Sally had been expecting an arc of this sort for awhile. Sam was at the right age for it, and men–well, men went through these sorts of things. They got to a point in life when they realized that this was it–that they would never be anything else. Maybe they were grateful for what they had, but it still hurt. It was the last part of growing up, of becoming a “real” adult. It happened to women, too, but they were usually better at hiding it. They matured earlier and thought more about the future, so they extended and diluted the crisis of adulthood. Unlike men, they had a duty to the family’s sense of connection. Wives were responsible for maintaining relations, for remembering all of the birthdays, anniversaries, graduations. Or at least that was how Sally saw it. So she just watched him for a few moments and considered how to react. She was never much of a harpy. She was more of the maternal type, kind, supportive, and patient. There weren’t a lot of good roles for women. After a few minutes she pulled a plastic chair over and sat next to Sam. She patted his shoulder, then squeezed his hand to say hello. He squeezed back without looking at her as he took another pull of whisky, then let go of her hand. He placed the bottle at his feet and returned to inflating balloons.

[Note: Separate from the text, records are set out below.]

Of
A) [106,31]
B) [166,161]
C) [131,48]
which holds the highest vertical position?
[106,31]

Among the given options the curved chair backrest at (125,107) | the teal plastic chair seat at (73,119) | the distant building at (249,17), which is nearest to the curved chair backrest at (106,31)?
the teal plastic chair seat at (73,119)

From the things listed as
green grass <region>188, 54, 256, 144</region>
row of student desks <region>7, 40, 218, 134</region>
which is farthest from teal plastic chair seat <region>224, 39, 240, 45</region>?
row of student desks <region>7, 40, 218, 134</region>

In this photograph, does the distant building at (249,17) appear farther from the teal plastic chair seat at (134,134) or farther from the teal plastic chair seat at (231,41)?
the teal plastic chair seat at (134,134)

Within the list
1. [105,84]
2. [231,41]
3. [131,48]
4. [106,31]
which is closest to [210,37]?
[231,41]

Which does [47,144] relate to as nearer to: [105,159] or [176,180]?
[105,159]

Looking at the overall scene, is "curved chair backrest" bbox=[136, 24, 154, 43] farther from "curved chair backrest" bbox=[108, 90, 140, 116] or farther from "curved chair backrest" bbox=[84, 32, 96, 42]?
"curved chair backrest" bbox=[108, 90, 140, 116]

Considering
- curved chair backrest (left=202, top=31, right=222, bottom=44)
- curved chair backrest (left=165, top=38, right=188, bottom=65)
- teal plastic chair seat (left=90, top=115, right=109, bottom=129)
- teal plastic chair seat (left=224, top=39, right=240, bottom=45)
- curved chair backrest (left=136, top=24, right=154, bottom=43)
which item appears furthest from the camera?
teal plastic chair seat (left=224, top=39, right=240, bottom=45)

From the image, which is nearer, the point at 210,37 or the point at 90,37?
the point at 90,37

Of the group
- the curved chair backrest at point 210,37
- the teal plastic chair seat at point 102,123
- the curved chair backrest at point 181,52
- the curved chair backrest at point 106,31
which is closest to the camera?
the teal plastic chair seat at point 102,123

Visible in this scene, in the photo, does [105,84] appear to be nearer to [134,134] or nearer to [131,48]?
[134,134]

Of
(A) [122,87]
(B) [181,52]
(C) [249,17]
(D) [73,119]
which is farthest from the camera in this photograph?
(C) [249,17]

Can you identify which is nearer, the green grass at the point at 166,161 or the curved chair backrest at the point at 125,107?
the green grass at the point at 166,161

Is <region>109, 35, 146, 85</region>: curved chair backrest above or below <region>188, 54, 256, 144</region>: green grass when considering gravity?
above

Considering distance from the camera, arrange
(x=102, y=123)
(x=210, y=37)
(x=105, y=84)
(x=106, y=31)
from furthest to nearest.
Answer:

“How’s it going, hon? Rough day at work?”

Sam shrugged his shoulders.

“You want to talk about it?”

Sam tied off another balloon and let it go. They both watched it for a few moments as it floated off.

“There’s something very relaxing about this,” said Sam.  

Sally nodded. She peeked back through the sliding glass doors to check on Emma, who appeared to have fallen asleep in her crib. What kind of life awaited Emma? People didn’t watch TV like they used to. She would grow up into a different kind of adult. Hopefully, a better one. The kind of world she would grow up into–that was another matter.     

She placed her hand back on his and squeezed as they looked up at the hundreds of balloons bobbling off into the distance.